Collected data entries:
——
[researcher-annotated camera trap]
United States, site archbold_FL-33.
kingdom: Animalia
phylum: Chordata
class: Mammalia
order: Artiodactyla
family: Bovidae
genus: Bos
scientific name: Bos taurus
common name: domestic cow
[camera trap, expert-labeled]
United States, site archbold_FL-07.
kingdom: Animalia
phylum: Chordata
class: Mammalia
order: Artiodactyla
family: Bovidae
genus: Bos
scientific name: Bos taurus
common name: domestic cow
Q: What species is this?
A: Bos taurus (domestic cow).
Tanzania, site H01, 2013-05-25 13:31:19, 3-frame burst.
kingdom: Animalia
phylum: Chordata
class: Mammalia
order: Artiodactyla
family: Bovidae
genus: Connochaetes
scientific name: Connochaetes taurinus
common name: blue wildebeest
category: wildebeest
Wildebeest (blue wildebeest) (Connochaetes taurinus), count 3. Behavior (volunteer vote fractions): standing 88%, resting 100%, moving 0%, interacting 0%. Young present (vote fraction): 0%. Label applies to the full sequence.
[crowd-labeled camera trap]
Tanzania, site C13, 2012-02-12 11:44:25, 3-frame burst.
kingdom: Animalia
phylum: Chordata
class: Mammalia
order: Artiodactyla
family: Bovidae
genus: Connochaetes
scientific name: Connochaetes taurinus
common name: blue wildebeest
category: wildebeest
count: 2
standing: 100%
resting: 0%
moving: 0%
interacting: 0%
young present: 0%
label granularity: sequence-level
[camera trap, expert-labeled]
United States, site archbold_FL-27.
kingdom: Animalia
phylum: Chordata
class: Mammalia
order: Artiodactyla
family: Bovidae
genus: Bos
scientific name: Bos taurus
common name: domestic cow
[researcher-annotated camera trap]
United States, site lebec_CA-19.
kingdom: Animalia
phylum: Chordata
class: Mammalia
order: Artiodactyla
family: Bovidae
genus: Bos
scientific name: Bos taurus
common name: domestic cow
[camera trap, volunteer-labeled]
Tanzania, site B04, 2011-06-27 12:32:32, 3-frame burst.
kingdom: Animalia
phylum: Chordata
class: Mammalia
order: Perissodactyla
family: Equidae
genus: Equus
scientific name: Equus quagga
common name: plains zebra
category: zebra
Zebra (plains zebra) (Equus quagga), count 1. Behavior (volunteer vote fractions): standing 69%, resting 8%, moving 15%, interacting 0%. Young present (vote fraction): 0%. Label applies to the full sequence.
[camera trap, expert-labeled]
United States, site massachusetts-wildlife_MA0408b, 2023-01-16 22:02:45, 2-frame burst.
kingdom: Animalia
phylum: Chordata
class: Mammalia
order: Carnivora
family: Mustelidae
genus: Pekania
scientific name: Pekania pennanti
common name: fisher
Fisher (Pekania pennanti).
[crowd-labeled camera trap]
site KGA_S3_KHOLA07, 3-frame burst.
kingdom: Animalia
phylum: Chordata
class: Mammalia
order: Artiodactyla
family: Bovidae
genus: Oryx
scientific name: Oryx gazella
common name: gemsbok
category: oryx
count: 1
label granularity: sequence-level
——
Problem statement:
The answer must be a word-for-word restatement of the records.

Completed task:
[researcher-annotated camera trap]
United States, site archbold_FL-33.
kingdom: Animalia
phylum: Chordata
class: Mammalia
order: Artiodactyla
family: Bovidae
genus: Bos
scientific name: Bos taurus
common name: domestic cow
[camera trap, expert-labeled]
United States, site archbold_FL-07.
kingdom: Animalia
phylum: Chordata
class: Mammalia
order: Artiodactyla
family: Bovidae
genus: Bos
scientific name: Bos taurus
common name: domestic cow
Q: What species is this?
A: Bos taurus (domestic cow).
Tanzania, site H01, 2013-05-25 13:31:19, 3-frame burst.
kingdom: Animalia
phylum: Chordata
class: Mammalia
order: Artiodactyla
family: Bovidae
genus: Connochaetes
scientific name: Connochaetes taurinus
common name: blue wildebeest
category: wildebeest
Wildebeest (blue wildebeest) (Connochaetes taurinus), count 3. Behavior (volunteer vote fractions): standing 88%, resting 100%, moving 0%, interacting 0%. Young present (vote fraction): 0%. Label applies to the full sequence.
[crowd-labeled camera trap]
Tanzania, site C13, 2012-02-12 11:44:25, 3-frame burst.
kingdom: Animalia
phylum: Chordata
class: Mammalia
order: Artiodactyla
family: Bovidae
genus: Connochaetes
scientific name: Connochaetes taurinus
common name: blue wildebeest
category: wildebeest
count: 2
standing: 100%
resting: 0%
moving: 0%
interacting: 0%
young present: 0%
label granularity: sequence-level
[camera trap, expert-labeled]
United States, site archbold_FL-27.
kingdom: Animalia
phylum: Chordata
class: Mammalia
order: Artiodactyla
family: Bovidae
genus: Bos
scientific name: Bos taurus
common name: domestic cow
[researcher-annotated camera trap]
United States, site lebec_CA-19.
kingdom: Animalia
phylum: Chordata
class: Mammalia
order: Artiodactyla
family: Bovidae
genus: Bos
scientific name: Bos taurus
common name: domestic cow
[camera trap, volunteer-labeled]
Tanzania, site B04, 2011-06-27 12:32:32, 3-frame burst.
kingdom: Animalia
phylum: Chordata
class: Mammalia
order: Perissodactyla
family: Equidae
genus: Equus
scientific name: Equus quagga
common name: plains zebra
category: zebra
Zebra (plains zebra) (Equus quagga), count 1. Behavior (volunteer vote fractions): standing 69%, resting 8%, moving 15%, interacting 0%. Young present (vote fraction): 0%. Label applies to the full sequence.
[camera trap, expert-labeled]
United States, site massachusetts-wildlife_MA0408b, 2023-01-16 22:02:45, 2-frame burst.
kingdom: Animalia
phylum: Chordata
class: Mammalia
order: Carnivora
family: Mustelidae
genus: Pekania
scientific name: Pekania pennanti
common name: fisher
Fisher (Pekania pennanti).
[crowd-labeled camera trap]
site KGA_S3_KHOLA07, 3-frame burst.
kingdom: Animalia
phylum: Chordata
class: Mammalia
order: Artiodactyla
family: Bovidae
genus: Oryx
scientific name: Oryx gazella
common name: gemsbok
category: oryx
count: 1
label granularity: sequence-level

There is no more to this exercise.